A competent government would not resort to suing companies like WhatsApp for a backdoor to catch criminals. In the case of Brazil, the rumor is that the legal challenges, fines, and ISP blackouts against WhatsApp are mostly ploys by corrupt officials less concerned about the security of their citizens than recouping a loss of revenue since they no longer have enough visibility to elicit kickbacks through blackmail and extortion. A competent government would commit people to do actual investigative work, the same way it has always been done, but using modern tools, and despite encryption. Some of you may still remember Silk Road, a secure trading platform in the Dark Net, hiding behind the Tor network, and using Bitcoin currency to run illicit online trades of drugs, weapons, and other illegal items. Despite its anonymity it was shut down by the FBI and Europol, since criminals used it to open a black market for illicit and illegal products. Countless other crime rings have been shut down likewise. More recently, in the San Bernardino terrorism case in the US, the FBI initially sued Apple to give them a backdoor to the perpetrator’s iPhone, but eventually dropped the case, by doing the right thing: Figuring out a way to circumvent the security themselves. Criminals do their homework when they want to break into secure systems, there is absolutely no reason why the privacy and security of citizens should be compromised, and thus a security hole be created, so that a government could have its way without much effort.
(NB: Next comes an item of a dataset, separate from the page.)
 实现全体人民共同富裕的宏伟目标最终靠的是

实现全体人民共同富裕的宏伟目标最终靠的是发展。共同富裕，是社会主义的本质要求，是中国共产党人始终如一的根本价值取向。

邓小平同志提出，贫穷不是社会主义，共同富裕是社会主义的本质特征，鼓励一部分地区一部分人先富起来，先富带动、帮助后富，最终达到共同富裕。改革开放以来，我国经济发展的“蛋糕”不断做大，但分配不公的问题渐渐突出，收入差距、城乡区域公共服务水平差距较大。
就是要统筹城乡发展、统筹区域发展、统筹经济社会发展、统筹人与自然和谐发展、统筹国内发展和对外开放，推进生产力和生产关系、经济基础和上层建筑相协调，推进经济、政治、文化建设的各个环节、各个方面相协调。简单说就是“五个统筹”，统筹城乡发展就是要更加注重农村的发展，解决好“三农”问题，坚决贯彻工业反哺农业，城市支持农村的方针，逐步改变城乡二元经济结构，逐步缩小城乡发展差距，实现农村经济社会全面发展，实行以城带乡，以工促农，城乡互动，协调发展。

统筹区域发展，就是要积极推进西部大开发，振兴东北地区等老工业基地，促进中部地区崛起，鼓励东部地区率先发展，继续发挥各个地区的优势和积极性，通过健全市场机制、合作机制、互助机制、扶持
Encryption is not a threat to security. Such an assertion actually sounds absurd, since governments rely on it to protect their secret, when they are diligent enough. As evidenced in the recent news cycles, even governments get hacked. It is because of the possibility online abuse, eavesdropping and mass surveillance leading to actual harm that encrypted apps such as WhatsApp, Criptext, iMessage, Signal, or Protonmail became a necessity. And personally, without trying to sound Libertarian, encryption has become the lynchpin of freedom and security in this digitally interconnected world. Even if the government was somehow given a backdoor to wiretap encrypted communications, criminal elements would find a different way to evade surveillance, and in the end the government would be eavesdropping on law abiding citizens. What then would stop abuse and overreach?